Wednesday, January 3, 2007

The Future of Tennis Part II: The United States

The United States




I am based in the United States and I can only talk about what I think are the reasons the USTA is in trouble. The observations begin and end with two women, Venus and Serena Williams.

There was noise about them way before they made their pro debuts, but they did not come up in the tennis factories of Florida. Instead, their coaches were their parents. Their father Richard used the tennis establishment when he had to but he was the man in charge and made no bones about it. When his daughters exploded on the scene, all beaded braids and with no apologies for being African American AND playing explosive tennis, the establishment was shaken to its country club roots. These girls came out of Compton but spoke well, carried themselves with quiet self-assurance, and were blowing every one of the anointed ones off the court. The first ever prime time US Open women's final was played between these two women and got the best ratings ever for tennis. No women's final has come close since.



So did the USTA go out and actively recruit not only in African American communities but in Latino communities or places like Appalachia or anywhere outside of their traditional country club base? No. They went looking for the blondest women they could find. And since the last good woman to come out of the rich bitch environment of tennis was Lindsay Davenport (who regularly talked trash to TPTB and was not a favorite) they went overseas. That is why Shamil Tarpishev can talk trash and not be called on it. That is why we have the Siberian Bansidhe being promoted as an American but playing Fed Cup for Russia where her countrymen consider her an American and the Russian women make no secret of despising her.
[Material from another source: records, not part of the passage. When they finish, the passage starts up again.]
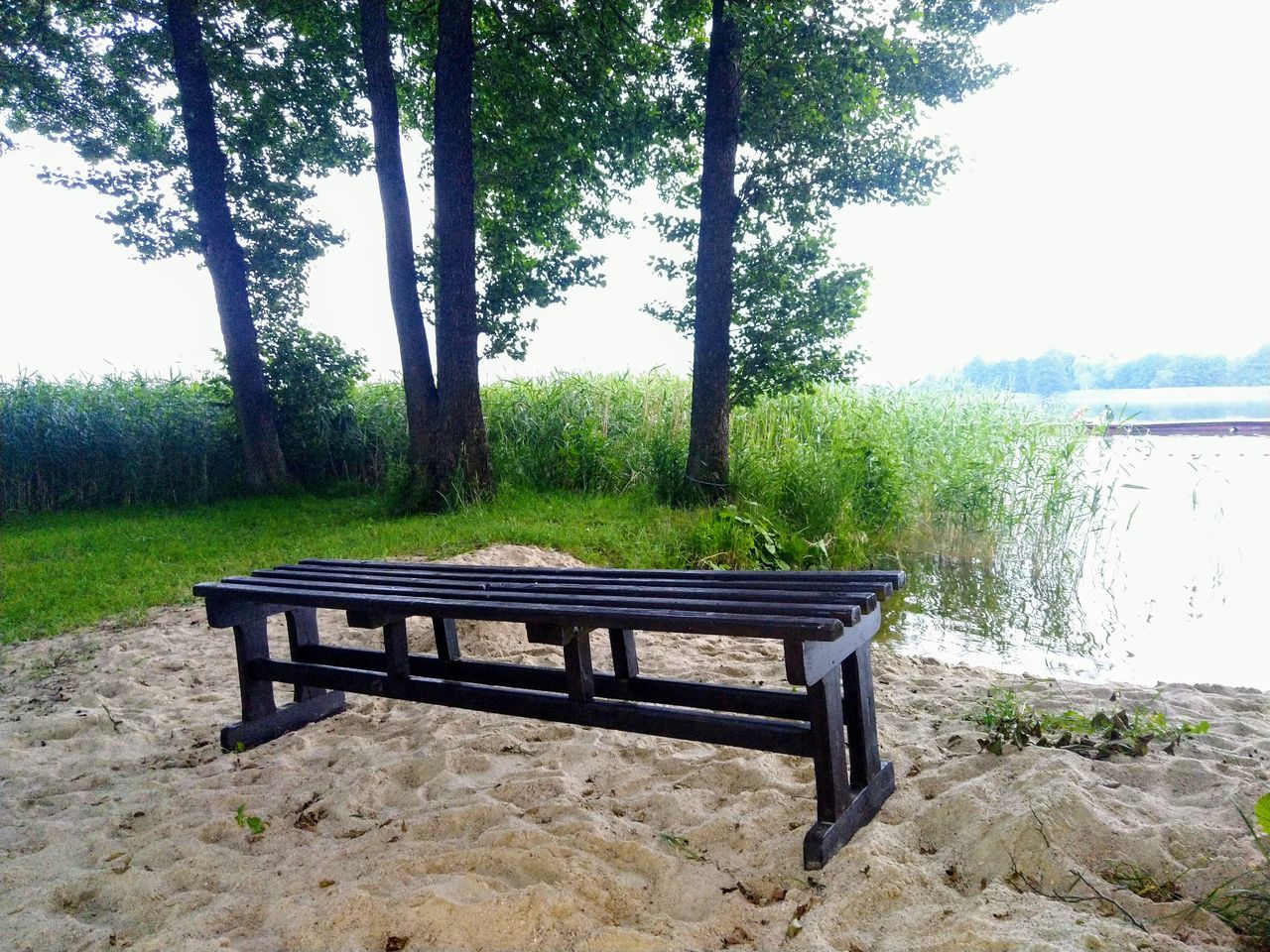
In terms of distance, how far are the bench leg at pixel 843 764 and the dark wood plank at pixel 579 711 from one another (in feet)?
0.24

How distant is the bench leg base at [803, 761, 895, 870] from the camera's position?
2445mm

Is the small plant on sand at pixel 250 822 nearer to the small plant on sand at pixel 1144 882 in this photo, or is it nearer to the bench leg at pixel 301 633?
the bench leg at pixel 301 633

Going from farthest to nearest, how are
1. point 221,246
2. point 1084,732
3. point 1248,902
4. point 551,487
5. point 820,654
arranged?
point 221,246
point 551,487
point 1084,732
point 820,654
point 1248,902

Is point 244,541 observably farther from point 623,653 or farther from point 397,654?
point 623,653

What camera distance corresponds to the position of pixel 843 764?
2602mm

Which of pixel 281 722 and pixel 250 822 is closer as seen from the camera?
pixel 250 822

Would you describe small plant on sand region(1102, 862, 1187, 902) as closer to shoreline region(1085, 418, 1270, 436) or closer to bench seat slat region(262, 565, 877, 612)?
bench seat slat region(262, 565, 877, 612)

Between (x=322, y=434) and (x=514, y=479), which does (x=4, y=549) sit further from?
(x=514, y=479)

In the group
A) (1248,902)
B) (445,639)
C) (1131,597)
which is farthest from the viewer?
(1131,597)

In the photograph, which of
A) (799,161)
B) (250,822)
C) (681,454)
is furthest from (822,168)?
(250,822)

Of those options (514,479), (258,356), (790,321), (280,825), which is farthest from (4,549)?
(790,321)

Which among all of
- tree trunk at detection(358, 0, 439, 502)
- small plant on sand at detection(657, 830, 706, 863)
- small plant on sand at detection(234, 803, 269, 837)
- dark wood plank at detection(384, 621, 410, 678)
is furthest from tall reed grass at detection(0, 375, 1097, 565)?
small plant on sand at detection(234, 803, 269, 837)

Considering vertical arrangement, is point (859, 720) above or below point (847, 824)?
above

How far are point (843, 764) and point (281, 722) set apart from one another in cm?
250
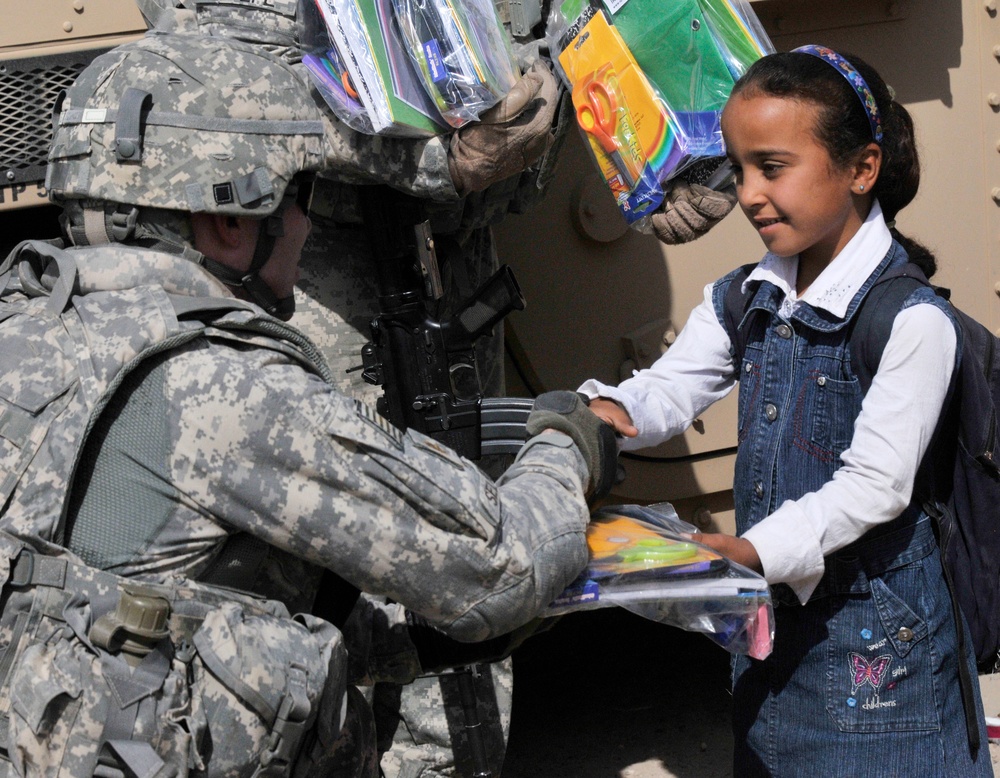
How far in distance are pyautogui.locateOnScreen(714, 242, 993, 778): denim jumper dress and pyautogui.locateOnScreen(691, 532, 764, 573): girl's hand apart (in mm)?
183

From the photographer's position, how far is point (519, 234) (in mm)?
3047

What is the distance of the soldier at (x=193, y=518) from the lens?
60.1 inches

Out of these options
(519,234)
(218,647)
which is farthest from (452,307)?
(218,647)

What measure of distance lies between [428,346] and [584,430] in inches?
41.2

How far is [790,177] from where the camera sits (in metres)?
1.85

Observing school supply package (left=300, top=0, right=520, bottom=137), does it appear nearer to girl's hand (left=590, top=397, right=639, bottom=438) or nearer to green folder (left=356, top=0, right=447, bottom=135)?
green folder (left=356, top=0, right=447, bottom=135)

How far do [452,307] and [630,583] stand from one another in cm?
130

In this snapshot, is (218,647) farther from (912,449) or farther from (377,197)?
(377,197)

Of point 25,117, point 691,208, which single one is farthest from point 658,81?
point 25,117

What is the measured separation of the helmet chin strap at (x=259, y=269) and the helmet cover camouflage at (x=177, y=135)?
0.05 m

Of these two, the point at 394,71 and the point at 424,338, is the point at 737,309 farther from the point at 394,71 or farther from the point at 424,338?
the point at 424,338

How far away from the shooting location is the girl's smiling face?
184 centimetres

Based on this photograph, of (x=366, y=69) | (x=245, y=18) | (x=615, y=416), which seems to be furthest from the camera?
(x=245, y=18)

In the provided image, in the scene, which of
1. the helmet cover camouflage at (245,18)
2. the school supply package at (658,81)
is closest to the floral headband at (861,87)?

Meanwhile a Russian man, Dmitry Tursunov, who wanted to play for the United States was not helped to get his paperwork done and is now also playing for Russia while being based and training in the United States. Players like Tommy Haas and Xavier Malisse play for Germany and Belgium respectively but live and train in the States. So does the Frenchman Sebastien Grosjean, by the way.

In my very humble opinion the seeds of the problems found in England and the United States are based on class and then race. When Tracey Austin, another player out of the rich bitch milieu of Southern California said that the Eastern European women played so hard because they didn't want to go back to the hovels they came out of her comment went unchallenged. I guess she doesn't realize that many of these women come from middle class backgrounds in their respective countries. Yes they fight hard but isn't that what athletes do? Don't we have players here, male and female, who would fight just as hard if given the chance? Is the tennis establishment so afraid of another father like Richard Williams deciding to do it on his own and raise children able to break down the walls of the tennis establishment that they've made the walls thicker and higher than ever before to make sure a home grown Yuri Sharapov from the mountains of Tennessee has no chance to invade the hallowed halls?

Until tennis stops trying to have its cake and eat it, tennis will continue to be seen as an elitist sport and not tuned in to the rank and file citizen especially here in the States. "Too foreign" some say about Roger Federer and Rafael Nadal, yet baseball, the most American of sports, boasts an Albert Pujols, an Ichiro Suzuki and many other players from overseas. Willie Randolph almost got the Mets to the World Series with a roster made up of mostly Latino players. And the fans have not run away. Those walls will have to come down. They can either be taken down in the spirit of peace and openness or torn down by the perceived barbarians.